'Tis the season for appropriation "scandals."
Online retailer ASOS found itself in hot water with some shoppers this week over its Halloween merchandise, which included bindis, a traditional Hindu decoration that goes on the forehead.
The bindis, which are sold by the company In Your Dreams, were quickly pulled from the ASOS website, according to a spokesperson who told the Huffington Post UK, "In Your Dreams is one of the brands available on ASOS.com. It is never our intention to knowingly offend anyone, therefore these products will be removed from ASOS.com."
ASOS also tweeted out a response to one of the concerned shoppers.
The bindi accessories are no longer available on the site, but are still for sale on the website for In Your Dreams. Up until just before the backlash on Twitter, the company had been promoting the rhinestone accessories and tagging ASOS online.
The words on everyone's lips: The swift response from ASOS is a remarkable example of how retailers are now operating in an age where shoppers are quick to call out about "cultural appropriation."
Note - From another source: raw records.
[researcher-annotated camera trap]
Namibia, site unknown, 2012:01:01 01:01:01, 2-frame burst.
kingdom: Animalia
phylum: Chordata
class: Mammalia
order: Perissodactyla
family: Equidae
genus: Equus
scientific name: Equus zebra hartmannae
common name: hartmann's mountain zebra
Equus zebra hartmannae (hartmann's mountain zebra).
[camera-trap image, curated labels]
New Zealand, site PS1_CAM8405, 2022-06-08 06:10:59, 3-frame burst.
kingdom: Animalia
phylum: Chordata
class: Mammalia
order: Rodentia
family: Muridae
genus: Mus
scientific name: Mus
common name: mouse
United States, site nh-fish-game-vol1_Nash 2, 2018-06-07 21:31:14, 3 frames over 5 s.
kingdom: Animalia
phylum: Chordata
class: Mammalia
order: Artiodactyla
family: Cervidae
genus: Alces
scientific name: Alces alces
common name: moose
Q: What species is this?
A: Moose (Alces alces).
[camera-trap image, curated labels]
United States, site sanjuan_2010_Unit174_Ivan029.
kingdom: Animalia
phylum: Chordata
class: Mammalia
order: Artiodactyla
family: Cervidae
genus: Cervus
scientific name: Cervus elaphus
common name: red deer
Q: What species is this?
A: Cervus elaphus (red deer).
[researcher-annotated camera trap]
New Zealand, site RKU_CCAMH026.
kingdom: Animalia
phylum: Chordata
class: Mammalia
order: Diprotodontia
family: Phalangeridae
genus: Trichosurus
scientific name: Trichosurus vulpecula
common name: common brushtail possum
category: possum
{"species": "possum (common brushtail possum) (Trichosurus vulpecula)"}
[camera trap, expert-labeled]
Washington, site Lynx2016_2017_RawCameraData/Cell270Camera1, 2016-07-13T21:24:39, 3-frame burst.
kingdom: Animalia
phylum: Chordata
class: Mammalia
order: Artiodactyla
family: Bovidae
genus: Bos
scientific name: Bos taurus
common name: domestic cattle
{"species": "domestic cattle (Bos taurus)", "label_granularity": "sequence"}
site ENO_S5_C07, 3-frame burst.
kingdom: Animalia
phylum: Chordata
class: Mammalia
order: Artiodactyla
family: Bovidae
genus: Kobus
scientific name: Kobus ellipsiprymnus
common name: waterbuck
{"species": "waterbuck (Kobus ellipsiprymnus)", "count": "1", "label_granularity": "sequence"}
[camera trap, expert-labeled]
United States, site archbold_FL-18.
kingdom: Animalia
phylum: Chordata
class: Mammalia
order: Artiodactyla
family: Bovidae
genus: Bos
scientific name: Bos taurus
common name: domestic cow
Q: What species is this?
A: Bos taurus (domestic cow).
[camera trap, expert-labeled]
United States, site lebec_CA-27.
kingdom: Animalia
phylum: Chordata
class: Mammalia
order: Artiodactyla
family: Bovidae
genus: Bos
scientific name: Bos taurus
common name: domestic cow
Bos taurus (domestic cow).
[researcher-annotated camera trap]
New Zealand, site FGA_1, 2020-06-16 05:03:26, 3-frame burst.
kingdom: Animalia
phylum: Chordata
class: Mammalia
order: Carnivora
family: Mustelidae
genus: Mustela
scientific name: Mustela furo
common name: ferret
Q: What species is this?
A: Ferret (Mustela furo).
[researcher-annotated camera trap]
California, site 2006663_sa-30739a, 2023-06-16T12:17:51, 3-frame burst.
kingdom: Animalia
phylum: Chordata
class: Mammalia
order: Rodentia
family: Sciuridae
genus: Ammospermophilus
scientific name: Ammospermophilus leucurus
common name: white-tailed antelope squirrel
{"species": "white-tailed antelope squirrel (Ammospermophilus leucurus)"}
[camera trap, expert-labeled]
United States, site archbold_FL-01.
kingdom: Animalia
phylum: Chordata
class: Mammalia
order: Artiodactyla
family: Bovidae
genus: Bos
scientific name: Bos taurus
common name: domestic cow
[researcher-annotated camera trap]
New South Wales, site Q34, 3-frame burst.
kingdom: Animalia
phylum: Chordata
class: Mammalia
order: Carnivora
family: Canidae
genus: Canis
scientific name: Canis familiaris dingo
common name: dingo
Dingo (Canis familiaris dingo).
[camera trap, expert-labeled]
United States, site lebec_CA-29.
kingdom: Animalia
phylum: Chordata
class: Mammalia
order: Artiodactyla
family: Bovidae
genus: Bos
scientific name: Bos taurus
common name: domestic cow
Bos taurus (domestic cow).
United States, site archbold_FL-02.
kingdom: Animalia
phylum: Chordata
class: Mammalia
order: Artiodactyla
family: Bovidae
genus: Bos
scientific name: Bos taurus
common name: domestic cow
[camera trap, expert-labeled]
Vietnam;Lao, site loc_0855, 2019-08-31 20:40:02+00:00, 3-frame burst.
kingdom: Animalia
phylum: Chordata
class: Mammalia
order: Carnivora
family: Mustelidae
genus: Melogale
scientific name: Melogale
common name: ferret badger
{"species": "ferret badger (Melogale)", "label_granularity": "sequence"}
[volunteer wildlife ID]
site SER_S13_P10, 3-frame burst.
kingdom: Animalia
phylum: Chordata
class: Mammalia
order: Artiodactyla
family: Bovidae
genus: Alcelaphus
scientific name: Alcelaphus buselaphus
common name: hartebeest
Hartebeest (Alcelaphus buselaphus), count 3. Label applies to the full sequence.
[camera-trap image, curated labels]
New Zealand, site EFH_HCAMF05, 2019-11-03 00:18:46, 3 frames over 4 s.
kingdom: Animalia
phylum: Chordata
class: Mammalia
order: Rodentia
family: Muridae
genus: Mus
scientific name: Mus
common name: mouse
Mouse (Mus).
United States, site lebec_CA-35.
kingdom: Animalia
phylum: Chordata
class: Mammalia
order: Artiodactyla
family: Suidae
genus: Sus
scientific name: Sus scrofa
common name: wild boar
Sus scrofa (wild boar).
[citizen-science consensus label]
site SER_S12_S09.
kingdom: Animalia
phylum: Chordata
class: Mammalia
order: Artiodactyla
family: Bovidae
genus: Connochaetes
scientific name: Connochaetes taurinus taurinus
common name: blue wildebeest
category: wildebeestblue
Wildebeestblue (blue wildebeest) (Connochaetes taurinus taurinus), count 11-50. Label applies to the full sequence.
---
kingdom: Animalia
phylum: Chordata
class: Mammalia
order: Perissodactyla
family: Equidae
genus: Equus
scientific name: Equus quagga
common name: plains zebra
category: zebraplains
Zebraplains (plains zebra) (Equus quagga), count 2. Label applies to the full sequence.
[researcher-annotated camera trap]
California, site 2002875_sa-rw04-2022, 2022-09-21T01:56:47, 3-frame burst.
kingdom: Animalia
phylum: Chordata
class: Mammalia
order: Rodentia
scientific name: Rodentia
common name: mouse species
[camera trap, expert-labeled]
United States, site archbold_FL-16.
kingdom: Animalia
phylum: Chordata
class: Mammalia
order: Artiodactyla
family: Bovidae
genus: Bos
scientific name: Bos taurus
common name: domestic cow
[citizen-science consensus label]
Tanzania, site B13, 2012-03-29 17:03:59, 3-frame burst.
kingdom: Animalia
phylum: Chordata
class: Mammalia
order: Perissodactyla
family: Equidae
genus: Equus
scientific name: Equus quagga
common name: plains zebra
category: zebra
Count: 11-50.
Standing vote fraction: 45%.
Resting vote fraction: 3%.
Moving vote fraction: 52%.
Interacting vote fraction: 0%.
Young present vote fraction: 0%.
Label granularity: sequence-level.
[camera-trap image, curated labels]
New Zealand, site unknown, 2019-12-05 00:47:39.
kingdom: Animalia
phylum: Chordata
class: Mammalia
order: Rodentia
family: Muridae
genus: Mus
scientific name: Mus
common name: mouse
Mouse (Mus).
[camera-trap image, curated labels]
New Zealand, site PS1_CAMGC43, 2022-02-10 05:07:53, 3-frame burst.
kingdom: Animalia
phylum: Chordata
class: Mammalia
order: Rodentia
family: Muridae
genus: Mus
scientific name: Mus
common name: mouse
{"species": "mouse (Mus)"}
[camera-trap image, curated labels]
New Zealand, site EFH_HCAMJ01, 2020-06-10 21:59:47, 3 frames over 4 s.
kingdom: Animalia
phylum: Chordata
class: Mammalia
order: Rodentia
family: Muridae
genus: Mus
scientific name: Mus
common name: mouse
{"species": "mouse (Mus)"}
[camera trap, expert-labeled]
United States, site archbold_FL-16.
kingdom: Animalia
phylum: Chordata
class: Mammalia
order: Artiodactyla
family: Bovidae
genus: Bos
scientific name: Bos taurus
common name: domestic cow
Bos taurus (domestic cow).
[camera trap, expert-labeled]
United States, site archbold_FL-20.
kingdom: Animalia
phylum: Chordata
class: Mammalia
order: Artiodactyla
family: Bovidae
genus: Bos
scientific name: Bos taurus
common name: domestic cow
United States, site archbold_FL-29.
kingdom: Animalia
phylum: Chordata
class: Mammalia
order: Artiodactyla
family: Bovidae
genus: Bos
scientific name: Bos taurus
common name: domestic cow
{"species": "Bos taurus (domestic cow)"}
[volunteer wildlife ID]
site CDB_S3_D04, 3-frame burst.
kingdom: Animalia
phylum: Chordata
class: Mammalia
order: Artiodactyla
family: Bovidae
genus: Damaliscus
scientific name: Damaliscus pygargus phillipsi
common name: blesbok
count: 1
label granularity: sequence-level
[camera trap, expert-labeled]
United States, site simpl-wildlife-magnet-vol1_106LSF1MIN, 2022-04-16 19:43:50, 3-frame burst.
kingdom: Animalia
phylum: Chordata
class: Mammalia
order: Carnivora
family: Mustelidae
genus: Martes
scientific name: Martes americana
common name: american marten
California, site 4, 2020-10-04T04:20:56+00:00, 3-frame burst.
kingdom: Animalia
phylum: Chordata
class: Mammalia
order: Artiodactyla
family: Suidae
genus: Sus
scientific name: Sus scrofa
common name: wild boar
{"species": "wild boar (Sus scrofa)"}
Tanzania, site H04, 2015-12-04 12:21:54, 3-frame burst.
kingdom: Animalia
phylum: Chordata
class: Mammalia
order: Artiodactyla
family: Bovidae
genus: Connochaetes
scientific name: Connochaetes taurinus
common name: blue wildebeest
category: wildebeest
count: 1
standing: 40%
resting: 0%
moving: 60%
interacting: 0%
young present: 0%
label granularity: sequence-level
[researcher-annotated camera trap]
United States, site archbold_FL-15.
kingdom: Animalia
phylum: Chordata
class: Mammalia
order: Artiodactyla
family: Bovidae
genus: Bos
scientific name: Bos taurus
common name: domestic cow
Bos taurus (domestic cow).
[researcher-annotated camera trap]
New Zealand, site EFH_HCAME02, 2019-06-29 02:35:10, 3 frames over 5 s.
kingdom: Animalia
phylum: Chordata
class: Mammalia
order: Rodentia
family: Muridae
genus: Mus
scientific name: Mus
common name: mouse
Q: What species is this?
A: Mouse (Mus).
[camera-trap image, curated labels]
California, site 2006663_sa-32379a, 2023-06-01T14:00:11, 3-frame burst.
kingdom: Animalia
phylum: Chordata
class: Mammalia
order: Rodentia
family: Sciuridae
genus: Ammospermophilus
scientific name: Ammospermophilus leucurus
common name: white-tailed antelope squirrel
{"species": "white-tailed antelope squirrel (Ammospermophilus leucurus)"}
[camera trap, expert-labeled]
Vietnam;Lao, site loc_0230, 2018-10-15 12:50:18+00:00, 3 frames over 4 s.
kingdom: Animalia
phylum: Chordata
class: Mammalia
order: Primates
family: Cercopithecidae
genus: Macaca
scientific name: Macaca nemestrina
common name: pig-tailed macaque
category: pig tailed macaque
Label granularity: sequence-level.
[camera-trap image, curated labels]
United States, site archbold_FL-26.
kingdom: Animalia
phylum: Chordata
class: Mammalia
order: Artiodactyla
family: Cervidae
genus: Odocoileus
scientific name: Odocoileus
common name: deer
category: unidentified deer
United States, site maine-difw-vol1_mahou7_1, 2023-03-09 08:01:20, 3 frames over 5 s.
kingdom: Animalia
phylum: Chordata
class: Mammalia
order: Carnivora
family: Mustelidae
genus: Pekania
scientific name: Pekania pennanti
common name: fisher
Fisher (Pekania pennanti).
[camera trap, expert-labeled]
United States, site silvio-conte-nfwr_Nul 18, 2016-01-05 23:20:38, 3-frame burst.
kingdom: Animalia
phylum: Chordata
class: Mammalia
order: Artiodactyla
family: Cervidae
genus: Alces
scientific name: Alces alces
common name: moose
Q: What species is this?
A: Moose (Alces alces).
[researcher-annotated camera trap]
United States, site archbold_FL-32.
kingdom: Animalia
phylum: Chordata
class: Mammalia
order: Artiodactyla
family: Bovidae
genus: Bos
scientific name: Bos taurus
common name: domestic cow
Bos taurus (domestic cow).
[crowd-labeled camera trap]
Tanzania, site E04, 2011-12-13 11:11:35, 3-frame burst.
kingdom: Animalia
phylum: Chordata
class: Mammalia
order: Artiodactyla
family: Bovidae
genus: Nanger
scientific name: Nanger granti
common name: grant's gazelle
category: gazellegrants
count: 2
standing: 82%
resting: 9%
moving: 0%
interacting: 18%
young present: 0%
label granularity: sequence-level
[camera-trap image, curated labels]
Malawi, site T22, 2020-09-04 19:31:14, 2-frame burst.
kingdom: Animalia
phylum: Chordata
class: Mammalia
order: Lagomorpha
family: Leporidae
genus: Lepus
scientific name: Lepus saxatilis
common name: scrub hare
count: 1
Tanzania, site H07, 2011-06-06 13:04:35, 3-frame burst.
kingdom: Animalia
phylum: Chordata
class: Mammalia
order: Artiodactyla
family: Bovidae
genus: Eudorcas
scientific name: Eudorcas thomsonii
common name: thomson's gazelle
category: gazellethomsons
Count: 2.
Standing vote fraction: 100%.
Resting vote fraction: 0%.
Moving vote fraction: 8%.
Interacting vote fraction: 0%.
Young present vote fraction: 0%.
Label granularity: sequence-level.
At its core, cultural appropriation refers to the taking of a tradition or aesthetic out of its original cultural context. As a concept, it's not new; and there are certain instances of it that are more apparently egregious (the Native American feather headdress being the most prominent example).
But lately, instances and accusations of appropriation are more common than ever, often cited by online shoppers who take a critical eye to high-end designers and mainstream retailers alike. That has succeeded in starting conversations about cultural appreciation and drawing attention to artisans and traditions typically overlooked, such as Native American designers. But it's also succeeded in stirring up what Quartz's Jenni Avins dubbed "the cultural appropriation police."
"As we watch artists and celebrities being pilloried and called racist, it's hard not to fear the reach of the cultural appropriation police, who jealously track who 'owns' what and instantly jump on transgressors," she wrote.
The bindi, rooted in Hindu tradition in India, is a body decoration, one that's popped up on foreheads and music festivals and in pop videos. In 2013, Hindu leaders asked for an apology from Selena Gomez after she wore a glittery bindi — much like the ones offered on ASOS — on stage at the MTV Movie Awards.
However there are those who don't regard wearing the bindi a crime on the level of appropriation. As certain Hindu writers have pointed out, the bindi's religious connotation has shifted over the years.
"Indians appreciated the beauty of a bindi and brought it into the world of fashion several decades ago," Anjali Joshi wrote at the Huffington Post UK. "The single red dot that once was, transformed into a multitude of colors and shapes embellished with all the glitz and glamor that is inherent in Bollywood."
Whether an item is definitively appropriated or not, the current climate for fashion designers and retailers is one in which passionate shoppers and Twitter users are keeping a close watch — and in which Halloween costumes should probably tread lightly.
Mic has reached out to ASOS and In Your Dreams and will update with any comments.